© JUNGE FREIHEIT Verlag GmbH & Co.  www.jungefreiheit.de  29/14 / 11. Juli 2014

Frisch gepresst

EU-Grundgesetz. Wie der Klappentext verrät, wurde der vor dem Ruhestand stehende Leiter des Ressorts Innenpolitik der Süddeutschen Zeitung, Heribert Prantl, mit den üblichen Preisen der Kategorie „Kurt Tucholsky“ geschmückt. Ein biographisches Detail, das keinen Zweifel daran läßt, was den Leser erwartet. Da sind zum einen Prantls altbekannte SZ-Tiraden gegen den „alltäglichen Rassismus“, zum anderen seine Glorifizierung des EU-Europas, dessen Straßburger Parlament er zum eigentlichen „Weltwunder“ der Neuzeit verklärt. Dem fehle leider noch eine probate Verfassung. Aber da kann Ex-Staatsanwalt Prantl abhelfen: Das Grundgesetz sei nur neu zuzuschneiden, die repräsentative zur plebiszitären Demokratie auszubauen. Überraschender in diesem Destillat seiner SZ-Leitartikel sind da schon Prantls deutlich antiamerikanisch gefärbten Attacken auf den „demokratie-feindlichen“ Überwachungsfuror der US-Geheimdienste sowie seine antikapitalistischen Bekenntnisse zum Sozialstaat und seine herbe Kritik am ökonomistisch reduzierten Brüsseler Menschenbild. Hier bezieht Prantl lupenrein konservative Positionen, die er allerdings nicht mehr im National-, sondern allein im europäischen Superstaat verwirklicht sehen möchte. (ob)

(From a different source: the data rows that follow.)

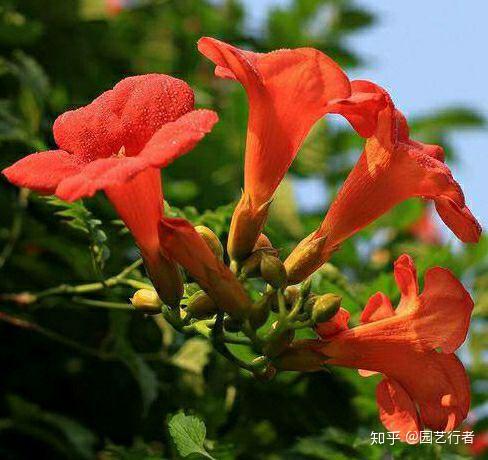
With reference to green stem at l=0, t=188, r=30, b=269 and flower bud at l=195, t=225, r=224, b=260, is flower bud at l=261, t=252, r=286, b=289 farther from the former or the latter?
green stem at l=0, t=188, r=30, b=269

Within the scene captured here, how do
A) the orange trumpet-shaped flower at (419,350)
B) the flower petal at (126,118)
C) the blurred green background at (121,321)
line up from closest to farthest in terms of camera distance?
the flower petal at (126,118)
the orange trumpet-shaped flower at (419,350)
the blurred green background at (121,321)

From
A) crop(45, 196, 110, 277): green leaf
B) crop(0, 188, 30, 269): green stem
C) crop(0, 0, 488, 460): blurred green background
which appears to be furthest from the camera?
crop(0, 188, 30, 269): green stem

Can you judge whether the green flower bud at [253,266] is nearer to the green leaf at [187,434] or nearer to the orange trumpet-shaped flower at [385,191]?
the orange trumpet-shaped flower at [385,191]

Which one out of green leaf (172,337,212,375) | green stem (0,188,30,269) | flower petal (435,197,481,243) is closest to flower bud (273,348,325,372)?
flower petal (435,197,481,243)

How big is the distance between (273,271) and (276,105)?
37 cm

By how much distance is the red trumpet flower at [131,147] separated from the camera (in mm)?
1786

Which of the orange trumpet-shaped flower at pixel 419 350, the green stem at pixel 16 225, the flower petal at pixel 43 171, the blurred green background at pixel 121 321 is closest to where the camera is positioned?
the flower petal at pixel 43 171

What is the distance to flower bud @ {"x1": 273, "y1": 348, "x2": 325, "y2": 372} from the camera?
198cm

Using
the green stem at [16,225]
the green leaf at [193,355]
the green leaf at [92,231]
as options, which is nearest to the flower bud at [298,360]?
the green leaf at [92,231]

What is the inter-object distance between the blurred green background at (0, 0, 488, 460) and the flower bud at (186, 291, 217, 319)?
0.52 meters

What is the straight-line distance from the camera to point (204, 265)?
189 centimetres

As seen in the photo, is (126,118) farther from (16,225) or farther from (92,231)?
(16,225)

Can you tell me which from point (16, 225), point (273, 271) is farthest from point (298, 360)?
point (16, 225)

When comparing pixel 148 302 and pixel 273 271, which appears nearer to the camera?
pixel 273 271
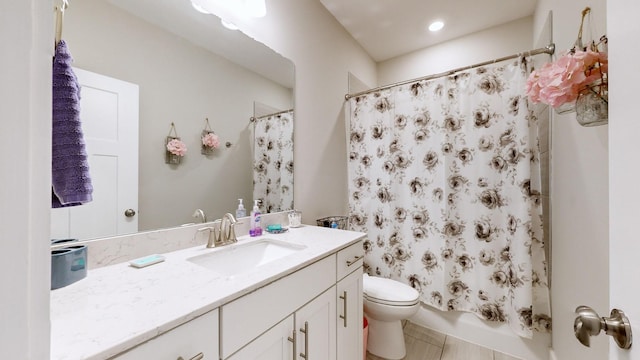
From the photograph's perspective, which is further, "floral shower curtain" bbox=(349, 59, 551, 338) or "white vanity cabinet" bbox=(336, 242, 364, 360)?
"floral shower curtain" bbox=(349, 59, 551, 338)

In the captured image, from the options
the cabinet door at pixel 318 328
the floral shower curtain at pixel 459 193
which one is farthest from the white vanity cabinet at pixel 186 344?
the floral shower curtain at pixel 459 193

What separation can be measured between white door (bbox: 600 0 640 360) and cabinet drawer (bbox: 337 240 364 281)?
32.9 inches

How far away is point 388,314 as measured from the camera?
1.51m

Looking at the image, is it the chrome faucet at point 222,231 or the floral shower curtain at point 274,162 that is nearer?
the chrome faucet at point 222,231

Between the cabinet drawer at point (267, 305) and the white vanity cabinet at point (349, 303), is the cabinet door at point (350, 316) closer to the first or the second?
the white vanity cabinet at point (349, 303)

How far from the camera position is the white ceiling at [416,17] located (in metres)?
1.92

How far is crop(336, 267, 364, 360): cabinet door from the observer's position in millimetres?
1162

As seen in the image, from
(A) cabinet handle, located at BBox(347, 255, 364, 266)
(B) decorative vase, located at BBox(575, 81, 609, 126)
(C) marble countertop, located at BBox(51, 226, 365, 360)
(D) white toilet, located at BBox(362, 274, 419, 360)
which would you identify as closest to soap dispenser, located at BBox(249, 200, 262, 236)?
(C) marble countertop, located at BBox(51, 226, 365, 360)

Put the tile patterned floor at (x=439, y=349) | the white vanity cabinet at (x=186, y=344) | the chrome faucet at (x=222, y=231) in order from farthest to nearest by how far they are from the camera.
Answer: the tile patterned floor at (x=439, y=349) < the chrome faucet at (x=222, y=231) < the white vanity cabinet at (x=186, y=344)

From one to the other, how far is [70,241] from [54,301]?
0.28m

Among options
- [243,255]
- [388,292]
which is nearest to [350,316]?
[388,292]

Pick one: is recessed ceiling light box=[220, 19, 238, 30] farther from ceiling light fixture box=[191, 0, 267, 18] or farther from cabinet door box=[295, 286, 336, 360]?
cabinet door box=[295, 286, 336, 360]

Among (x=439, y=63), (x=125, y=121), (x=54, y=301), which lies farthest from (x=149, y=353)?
(x=439, y=63)

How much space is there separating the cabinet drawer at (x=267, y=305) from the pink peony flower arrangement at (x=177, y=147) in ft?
2.46
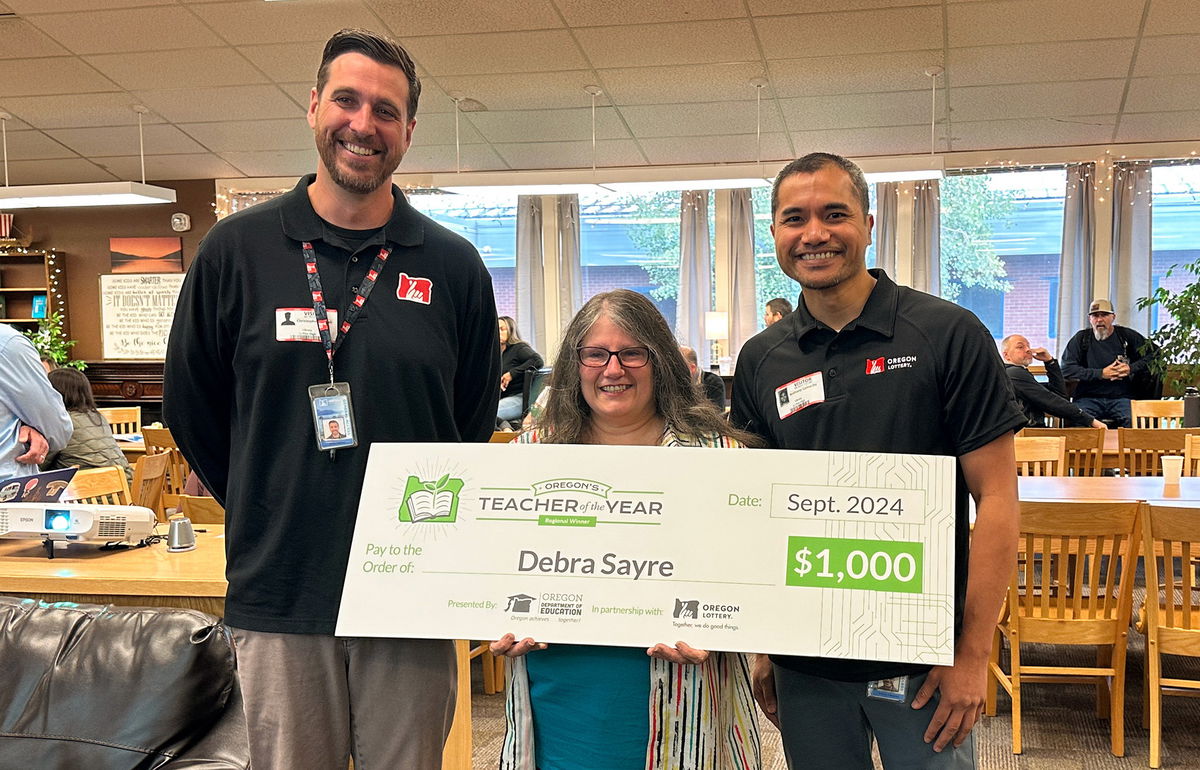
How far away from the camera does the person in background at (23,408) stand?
3535 millimetres

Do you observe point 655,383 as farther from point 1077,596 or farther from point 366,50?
point 1077,596

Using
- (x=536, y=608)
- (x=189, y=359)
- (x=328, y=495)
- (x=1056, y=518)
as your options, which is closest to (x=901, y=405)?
(x=536, y=608)

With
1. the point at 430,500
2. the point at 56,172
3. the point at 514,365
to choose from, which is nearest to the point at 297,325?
the point at 430,500

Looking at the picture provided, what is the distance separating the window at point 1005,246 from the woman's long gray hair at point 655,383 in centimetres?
896

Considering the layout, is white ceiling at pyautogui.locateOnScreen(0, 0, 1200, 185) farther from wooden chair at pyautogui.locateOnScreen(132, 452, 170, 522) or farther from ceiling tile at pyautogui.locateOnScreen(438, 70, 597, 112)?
wooden chair at pyautogui.locateOnScreen(132, 452, 170, 522)

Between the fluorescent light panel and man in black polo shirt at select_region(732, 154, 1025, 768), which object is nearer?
man in black polo shirt at select_region(732, 154, 1025, 768)

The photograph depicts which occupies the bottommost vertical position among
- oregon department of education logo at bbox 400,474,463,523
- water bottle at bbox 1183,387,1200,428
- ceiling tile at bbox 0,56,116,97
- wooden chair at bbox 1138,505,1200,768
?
wooden chair at bbox 1138,505,1200,768

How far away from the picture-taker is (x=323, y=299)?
1.75 m

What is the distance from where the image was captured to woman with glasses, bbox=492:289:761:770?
170 cm

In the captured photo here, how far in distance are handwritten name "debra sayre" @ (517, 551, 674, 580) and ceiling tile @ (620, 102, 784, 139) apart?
7186 mm

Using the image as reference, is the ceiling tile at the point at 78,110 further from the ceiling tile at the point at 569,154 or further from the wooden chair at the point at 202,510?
the wooden chair at the point at 202,510

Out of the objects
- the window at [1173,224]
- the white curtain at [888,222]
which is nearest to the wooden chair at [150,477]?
the white curtain at [888,222]

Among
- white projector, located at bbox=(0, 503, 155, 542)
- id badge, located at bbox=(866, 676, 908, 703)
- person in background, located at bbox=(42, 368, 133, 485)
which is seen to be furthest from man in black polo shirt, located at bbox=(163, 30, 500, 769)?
person in background, located at bbox=(42, 368, 133, 485)

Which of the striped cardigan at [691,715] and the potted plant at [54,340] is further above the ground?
the potted plant at [54,340]
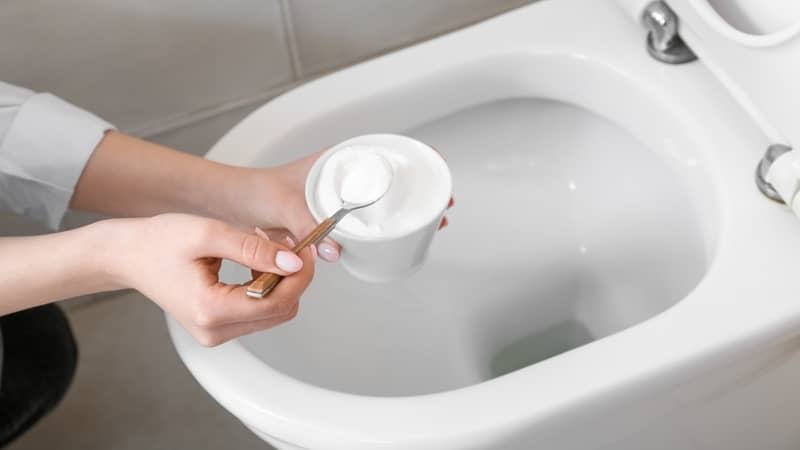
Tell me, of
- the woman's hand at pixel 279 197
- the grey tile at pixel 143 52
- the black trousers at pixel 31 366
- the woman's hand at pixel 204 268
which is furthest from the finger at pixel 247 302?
the grey tile at pixel 143 52

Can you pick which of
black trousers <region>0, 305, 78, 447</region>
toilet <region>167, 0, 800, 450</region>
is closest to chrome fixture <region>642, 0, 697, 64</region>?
toilet <region>167, 0, 800, 450</region>

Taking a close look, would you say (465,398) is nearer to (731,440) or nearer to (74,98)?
(731,440)

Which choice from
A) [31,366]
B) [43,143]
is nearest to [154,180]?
[43,143]

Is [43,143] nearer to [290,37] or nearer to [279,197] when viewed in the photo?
[279,197]

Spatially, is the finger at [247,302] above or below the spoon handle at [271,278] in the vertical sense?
below

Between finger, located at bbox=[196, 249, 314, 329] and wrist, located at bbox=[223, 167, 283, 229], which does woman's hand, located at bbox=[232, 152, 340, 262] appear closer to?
wrist, located at bbox=[223, 167, 283, 229]

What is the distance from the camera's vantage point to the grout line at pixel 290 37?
2.78 feet

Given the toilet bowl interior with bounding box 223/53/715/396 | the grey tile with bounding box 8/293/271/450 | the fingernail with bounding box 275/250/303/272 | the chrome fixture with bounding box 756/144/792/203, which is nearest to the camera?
the fingernail with bounding box 275/250/303/272

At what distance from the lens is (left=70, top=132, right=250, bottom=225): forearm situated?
2.11 feet

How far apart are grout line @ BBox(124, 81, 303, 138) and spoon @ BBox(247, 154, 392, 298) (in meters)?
0.40

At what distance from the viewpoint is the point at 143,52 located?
835 millimetres

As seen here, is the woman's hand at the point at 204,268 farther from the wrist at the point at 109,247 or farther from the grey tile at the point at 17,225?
the grey tile at the point at 17,225

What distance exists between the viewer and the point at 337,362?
700mm

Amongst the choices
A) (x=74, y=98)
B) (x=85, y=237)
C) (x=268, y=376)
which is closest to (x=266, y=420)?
(x=268, y=376)
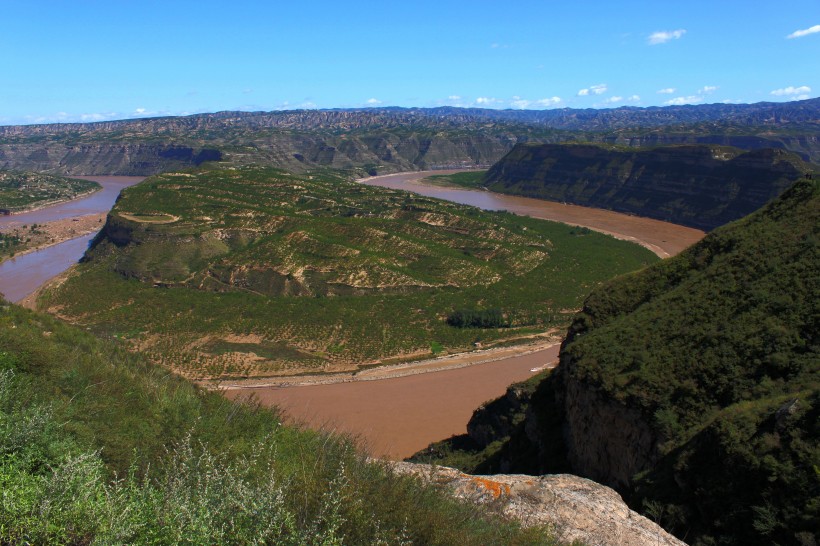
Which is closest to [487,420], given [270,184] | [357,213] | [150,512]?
[150,512]

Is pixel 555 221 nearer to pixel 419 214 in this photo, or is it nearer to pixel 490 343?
pixel 419 214

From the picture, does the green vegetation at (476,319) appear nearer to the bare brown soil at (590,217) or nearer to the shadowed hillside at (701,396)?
the shadowed hillside at (701,396)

Heribert Prantl: Glanz und Elend der Grundrechte. Zwölf Sterne für das Grundgesetz. Droemer Verlag, München 2014, gebunden, 189 Seiten, 18 Euro

 

Federkrieger. „Hineingeschlittert“, dieser etwas hilflose Begriff wurde oft bemüht, um die politische Geschichte zu deuten, die 1914 in die „Jahrhundertkatastrophe“ führte. Den Geist, der diese Situation umwehte, fängt jedoch besser das bunte Mosaik verschiedener Wortmeldungen aus diesen Jahren ein. Das wußte schon Walter Kempowski, als er die Floskel über den „Zeitzeugen als Todfeind des Historikers“ in den Wind schlug und sein „Echolot“-Projekt über den Zweiten Weltkrieg initiierte. Der Braunschweiger Geschichtsdidaktiker Matthias Steinbach nimmt diesen Faden auf und legt sein „literarisches Echolot“ vor, das 77 deutschsprachige Literaten von Hugo Ball über Hermann Löns und Joseph Roth bis zu Stefan Zweig zu Wort kommen läßt. Anhand ihrer literarischen Zeugnisse offenbart sich ein polyphones Konzert der Stimmungen – von der Mobilmachung, dem „Augusterlebnis“ bis zur späteren „Erstarrung und Gewöhnung“. (bä)

Matthias Steinbach (Hrsg.): Mobilmachung 1914. Ein literarisches Echolot. Reclam Verlag, Stuttgart 2014, broschiert, 287 Seiten, 12,95 Euro

 

Historisches Kalenderblatt

11. Juli 1939: US-Präsident Franklin D. Roosevelt scheitert mit der Absicht, das Neutralitätsgesetz von 1937 zu novellieren. Der Außenpolitische Ausschuß des US-Kongresses hält am isolationistischen Verbot von Waffenlieferungen an internationale Kriegsparteien fest.